Wij beseffen niet meer dat woorden slechts geraamten zijn die verwijzen naar de werkelijkheid. Neem nu het woordje 'boom'. Nog nooit in mijn leven heb ik twee bomen gezien die in de verste verte nog maar op elkaar lijken. Idem dito voor de woorden 'blad of vrucht'. In mijn jonge jaren werkten wij tijdens de vakantie in onze perzikboomgaard. Duizenden perziken zijn door mijn handen gegaan en geen twee keer heb ik dezelfde perzik in mijn handen gehad. Zelfs hun smaak, ook al werden ze van dezelfde boom geplukt, was steeds verschillend. Het unieke en eenmalige van echte levenservaringen is nooit in woorden of beelden te vangen. In onze door de media gestuurde moderne cultuur zijn we zo gewoon geworden om via vlotte praters en tv-beelden naar de werkelijkheid te 'kijken' dat we niet meer beseffen hoe ver die kunstmatige wereld, die we via woorden en beelden gecreëerd hebben, verwijderd is van de echte werkelijkheid. Daardoor leven we allemaal in een persoonlijke illusiewereld.
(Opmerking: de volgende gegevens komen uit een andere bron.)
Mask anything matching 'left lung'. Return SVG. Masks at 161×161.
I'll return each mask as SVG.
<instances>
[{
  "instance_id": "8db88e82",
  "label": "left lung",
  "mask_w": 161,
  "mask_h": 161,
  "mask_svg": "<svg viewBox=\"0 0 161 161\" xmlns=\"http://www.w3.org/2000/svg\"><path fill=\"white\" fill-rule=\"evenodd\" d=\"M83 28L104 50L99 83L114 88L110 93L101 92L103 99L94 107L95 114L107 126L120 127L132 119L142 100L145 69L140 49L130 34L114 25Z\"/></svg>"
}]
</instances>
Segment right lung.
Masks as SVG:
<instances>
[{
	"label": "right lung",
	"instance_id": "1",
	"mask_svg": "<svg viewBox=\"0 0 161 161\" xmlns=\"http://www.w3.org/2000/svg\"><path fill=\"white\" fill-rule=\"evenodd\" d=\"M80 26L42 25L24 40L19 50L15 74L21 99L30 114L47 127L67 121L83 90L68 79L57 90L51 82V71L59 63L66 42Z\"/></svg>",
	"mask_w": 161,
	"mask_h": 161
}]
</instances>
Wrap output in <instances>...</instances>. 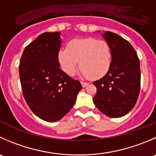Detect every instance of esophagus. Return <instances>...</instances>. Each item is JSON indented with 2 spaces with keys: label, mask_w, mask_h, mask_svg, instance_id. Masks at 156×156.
Masks as SVG:
<instances>
[{
  "label": "esophagus",
  "mask_w": 156,
  "mask_h": 156,
  "mask_svg": "<svg viewBox=\"0 0 156 156\" xmlns=\"http://www.w3.org/2000/svg\"><path fill=\"white\" fill-rule=\"evenodd\" d=\"M81 85H82V87H85L87 85V84H88V83H87V82H84V81H81Z\"/></svg>",
  "instance_id": "esophagus-1"
}]
</instances>
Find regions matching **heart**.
I'll list each match as a JSON object with an SVG mask.
<instances>
[{"label":"heart","instance_id":"heart-1","mask_svg":"<svg viewBox=\"0 0 156 156\" xmlns=\"http://www.w3.org/2000/svg\"><path fill=\"white\" fill-rule=\"evenodd\" d=\"M58 58L62 69L67 75H75L80 62L82 75L95 80L107 73L112 53L107 42L86 38L69 42L67 49H60Z\"/></svg>","mask_w":156,"mask_h":156}]
</instances>
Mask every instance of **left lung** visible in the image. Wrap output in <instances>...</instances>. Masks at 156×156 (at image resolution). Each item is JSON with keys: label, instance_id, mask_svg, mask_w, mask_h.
<instances>
[{"label": "left lung", "instance_id": "8db88e82", "mask_svg": "<svg viewBox=\"0 0 156 156\" xmlns=\"http://www.w3.org/2000/svg\"><path fill=\"white\" fill-rule=\"evenodd\" d=\"M102 36L111 50V64L107 73L93 82L97 87L93 101L106 116L117 118L127 114L138 99L140 60L133 47L123 37L110 31Z\"/></svg>", "mask_w": 156, "mask_h": 156}]
</instances>
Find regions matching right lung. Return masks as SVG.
Here are the masks:
<instances>
[{
	"mask_svg": "<svg viewBox=\"0 0 156 156\" xmlns=\"http://www.w3.org/2000/svg\"><path fill=\"white\" fill-rule=\"evenodd\" d=\"M61 33L40 34L24 49L19 68L23 94L30 110L47 122H56L76 101L81 83L60 69Z\"/></svg>",
	"mask_w": 156,
	"mask_h": 156,
	"instance_id": "1",
	"label": "right lung"
}]
</instances>
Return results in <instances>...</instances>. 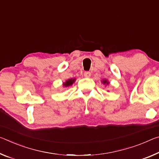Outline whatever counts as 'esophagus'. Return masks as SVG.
Instances as JSON below:
<instances>
[{
    "mask_svg": "<svg viewBox=\"0 0 159 159\" xmlns=\"http://www.w3.org/2000/svg\"><path fill=\"white\" fill-rule=\"evenodd\" d=\"M90 75H91V74H90V72H89V71L84 72V76L85 77L89 78V77H90Z\"/></svg>",
    "mask_w": 159,
    "mask_h": 159,
    "instance_id": "esophagus-1",
    "label": "esophagus"
}]
</instances>
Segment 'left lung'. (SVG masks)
Wrapping results in <instances>:
<instances>
[{
	"mask_svg": "<svg viewBox=\"0 0 159 159\" xmlns=\"http://www.w3.org/2000/svg\"><path fill=\"white\" fill-rule=\"evenodd\" d=\"M102 83L103 84H107V85L109 84V82H108L106 79H103L102 80Z\"/></svg>",
	"mask_w": 159,
	"mask_h": 159,
	"instance_id": "8db88e82",
	"label": "left lung"
}]
</instances>
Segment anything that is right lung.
Segmentation results:
<instances>
[{"label": "right lung", "instance_id": "obj_1", "mask_svg": "<svg viewBox=\"0 0 159 159\" xmlns=\"http://www.w3.org/2000/svg\"><path fill=\"white\" fill-rule=\"evenodd\" d=\"M75 80V79H69V80H67L66 82H64V84H63V85H64V87H69V86H70V85H71L73 84H74V81Z\"/></svg>", "mask_w": 159, "mask_h": 159}]
</instances>
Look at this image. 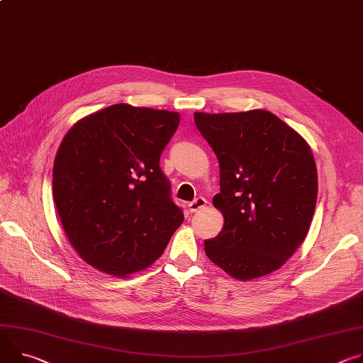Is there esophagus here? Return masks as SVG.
Segmentation results:
<instances>
[{
	"mask_svg": "<svg viewBox=\"0 0 363 363\" xmlns=\"http://www.w3.org/2000/svg\"><path fill=\"white\" fill-rule=\"evenodd\" d=\"M206 206H207V200L204 199V196H199V199H195L192 203L188 204V210L191 213H195L199 210H203Z\"/></svg>",
	"mask_w": 363,
	"mask_h": 363,
	"instance_id": "obj_1",
	"label": "esophagus"
}]
</instances>
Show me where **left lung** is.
Masks as SVG:
<instances>
[{"mask_svg": "<svg viewBox=\"0 0 363 363\" xmlns=\"http://www.w3.org/2000/svg\"><path fill=\"white\" fill-rule=\"evenodd\" d=\"M220 163L224 217L206 255L227 275L250 281L272 274L304 242L317 201V168L306 139L267 110L194 113Z\"/></svg>", "mask_w": 363, "mask_h": 363, "instance_id": "left-lung-1", "label": "left lung"}]
</instances>
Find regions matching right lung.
Wrapping results in <instances>:
<instances>
[{"instance_id":"add662e5","label":"right lung","mask_w":363,"mask_h":363,"mask_svg":"<svg viewBox=\"0 0 363 363\" xmlns=\"http://www.w3.org/2000/svg\"><path fill=\"white\" fill-rule=\"evenodd\" d=\"M177 111L114 104L78 120L53 162V200L69 243L92 268L127 278L163 253L184 214L160 153Z\"/></svg>"}]
</instances>
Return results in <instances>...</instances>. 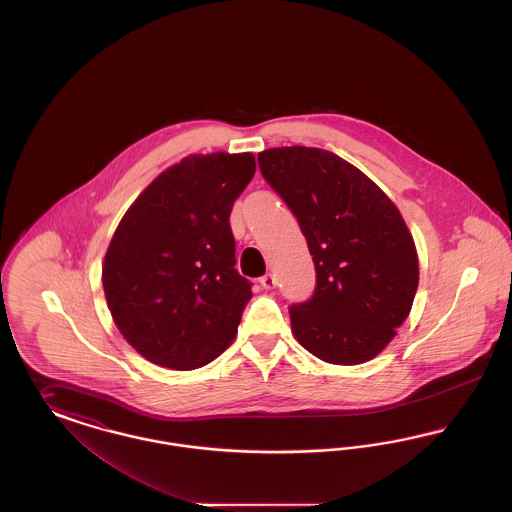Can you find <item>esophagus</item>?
Segmentation results:
<instances>
[{"label":"esophagus","mask_w":512,"mask_h":512,"mask_svg":"<svg viewBox=\"0 0 512 512\" xmlns=\"http://www.w3.org/2000/svg\"><path fill=\"white\" fill-rule=\"evenodd\" d=\"M261 286H263L265 290H272V288L276 286V278H274L272 274H265V276L261 278Z\"/></svg>","instance_id":"obj_1"}]
</instances>
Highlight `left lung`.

De klassieke vraag van reporters en journalisten om hun onderwerp te verduidelijken en concreter te maken zodat lezers, kijkers of luisteraars het beter zouden begrijpen is natuurlijk:"Wat moet ik mij daarbij voorstellen?" Diezelfde vraag kreeg ooit een bisschop op TV tijdens een interview over God: "En monseigneur hoe moet ik mij God dan voorstellen?", vroeg de journalist. Dat het voorstellingsvermogen van de mens veel te beperkt is om dit Grote Geheel te vatten, kwam bij die journalist niet eens op in zijn hoofd. Het woord 'God' is voor seculier opgegroeide mensen al jaren zijn vervaldatum gepasseerd. Het is in de moderne samenleving onbruikbaar geworden omdat iedereen er een andere inhoud aan geeft.

Het begrip 'god', al of niet met hoofdletter, is een grote vuilbak geworden waar letterlijk alles wordt ingestopt van het allerhoogste én jawel het allerlaagste wat een mens bedenken kan. Ons modern godsidee is culturele nonsens die niets voorstelt, tenzij een referentiekader voor de bedienaars van bepaalde godsdiensten die er hun gezag aan ontlenen. Zij spelen bemiddelaar tussen de door hun godsdienst gedefinieerde 'god' en de gelovigen.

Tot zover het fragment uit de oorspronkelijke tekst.